## Document passage
►

Qwen3.5-397B-A17B is a powerful multimodal causal language model developed by Qwen, featuring a total of 397 billion parameters with 17 billion activated. This model represents a significant advancement, integrating a unified vision-language foundation and an efficient hybrid architecture that combines Gated Delta Networks with sparse Mixture-of-Experts for high-throughput inference.

Key Capabilities

  • Unified Vision-Language Understanding: Achieves strong performance across reasoning, coding, agentic tasks, and visual understanding benchmarks, outperforming previous Qwen3 and Qwen3-VL models.
  • Efficient Hybrid Architecture: Utilizes Gated Delta Networks and sparse Mixture-of-Experts for optimized inference speed and cost.
  • Scalable RL Generalization: Benefits from reinforcement learning scaled across millions of agent environments, enhancing real-world adaptability.
  • Extensive Multilingual Support: Offers expanded linguistic coverage for 201 languages and dialects, facilitating global deployment.
  • Ultra-Long Context: Natively supports a context length of 262,144 tokens, extensible up to 1,010,000 tokens using techniques like YaRN.
  • Agentic Functionality: Excels in tool calling, supporting frameworks like Qwen-Agent and Qwen Code for building advanced agent applications.

Good For

  • Complex Multimodal Tasks: Ideal for applications requiring deep understanding and generation across both text and visual inputs, including video.
  • High-Performance Inference: Suitable for scenarios demanding efficient and low-latency model serving, especially with recommended frameworks like SGLang and vLLM.
  • Global Applications: Its broad linguistic support makes it well-suited for international deployments and diverse user bases.
  • Agent Development: A strong choice for building sophisticated AI agents that can interact with tools and environments effectively.

◄

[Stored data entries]
►

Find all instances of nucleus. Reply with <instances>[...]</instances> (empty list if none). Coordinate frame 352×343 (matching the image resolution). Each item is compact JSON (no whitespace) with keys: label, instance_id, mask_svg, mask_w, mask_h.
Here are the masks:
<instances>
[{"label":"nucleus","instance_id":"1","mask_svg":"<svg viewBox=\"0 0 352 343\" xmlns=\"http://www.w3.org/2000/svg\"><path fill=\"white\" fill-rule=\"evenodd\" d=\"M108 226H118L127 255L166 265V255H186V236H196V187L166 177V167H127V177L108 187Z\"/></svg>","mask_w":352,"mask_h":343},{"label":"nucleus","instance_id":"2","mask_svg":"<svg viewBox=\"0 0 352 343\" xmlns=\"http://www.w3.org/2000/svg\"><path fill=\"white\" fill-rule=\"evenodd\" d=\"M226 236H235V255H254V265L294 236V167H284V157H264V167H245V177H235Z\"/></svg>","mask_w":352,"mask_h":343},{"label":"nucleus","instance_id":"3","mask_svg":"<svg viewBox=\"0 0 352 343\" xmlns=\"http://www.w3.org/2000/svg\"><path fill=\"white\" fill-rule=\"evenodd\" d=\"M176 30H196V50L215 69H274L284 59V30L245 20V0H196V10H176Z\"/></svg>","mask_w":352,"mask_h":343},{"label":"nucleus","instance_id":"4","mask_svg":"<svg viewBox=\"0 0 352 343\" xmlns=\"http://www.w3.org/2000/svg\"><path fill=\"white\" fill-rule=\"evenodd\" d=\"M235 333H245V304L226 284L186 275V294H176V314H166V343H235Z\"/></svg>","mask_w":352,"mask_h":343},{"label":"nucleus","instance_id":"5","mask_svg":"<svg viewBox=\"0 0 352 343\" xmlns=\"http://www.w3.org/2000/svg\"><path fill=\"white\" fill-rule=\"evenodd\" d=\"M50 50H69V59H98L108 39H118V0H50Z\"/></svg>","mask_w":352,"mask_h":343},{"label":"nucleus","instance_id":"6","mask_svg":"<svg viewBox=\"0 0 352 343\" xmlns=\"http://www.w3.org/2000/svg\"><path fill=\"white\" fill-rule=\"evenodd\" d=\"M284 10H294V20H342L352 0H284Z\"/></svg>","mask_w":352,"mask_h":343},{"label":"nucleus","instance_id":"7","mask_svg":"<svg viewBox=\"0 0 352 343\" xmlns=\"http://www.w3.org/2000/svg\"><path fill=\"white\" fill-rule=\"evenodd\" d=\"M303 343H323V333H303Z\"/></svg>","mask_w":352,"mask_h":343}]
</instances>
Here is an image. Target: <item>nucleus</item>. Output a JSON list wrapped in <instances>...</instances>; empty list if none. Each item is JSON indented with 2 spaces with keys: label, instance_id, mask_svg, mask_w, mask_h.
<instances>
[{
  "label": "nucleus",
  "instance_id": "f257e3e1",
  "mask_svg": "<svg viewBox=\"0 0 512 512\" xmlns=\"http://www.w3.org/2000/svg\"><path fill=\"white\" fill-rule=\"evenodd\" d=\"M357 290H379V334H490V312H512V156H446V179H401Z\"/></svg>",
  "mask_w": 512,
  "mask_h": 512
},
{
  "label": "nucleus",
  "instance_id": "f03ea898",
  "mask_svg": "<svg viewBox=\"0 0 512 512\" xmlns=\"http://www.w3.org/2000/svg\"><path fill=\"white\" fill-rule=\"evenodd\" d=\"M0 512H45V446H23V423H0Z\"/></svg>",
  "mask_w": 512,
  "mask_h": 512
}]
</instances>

◄

## Task brief
Using the Qwen3.5-397B-A17B model overview, explain why the model is described as well-suited for international deployments and diverse user bases.

## Response area
The overview attributes this to the model's broad linguistic support. It offers expanded coverage for 201 languages and dialects, which facilitates global deployment.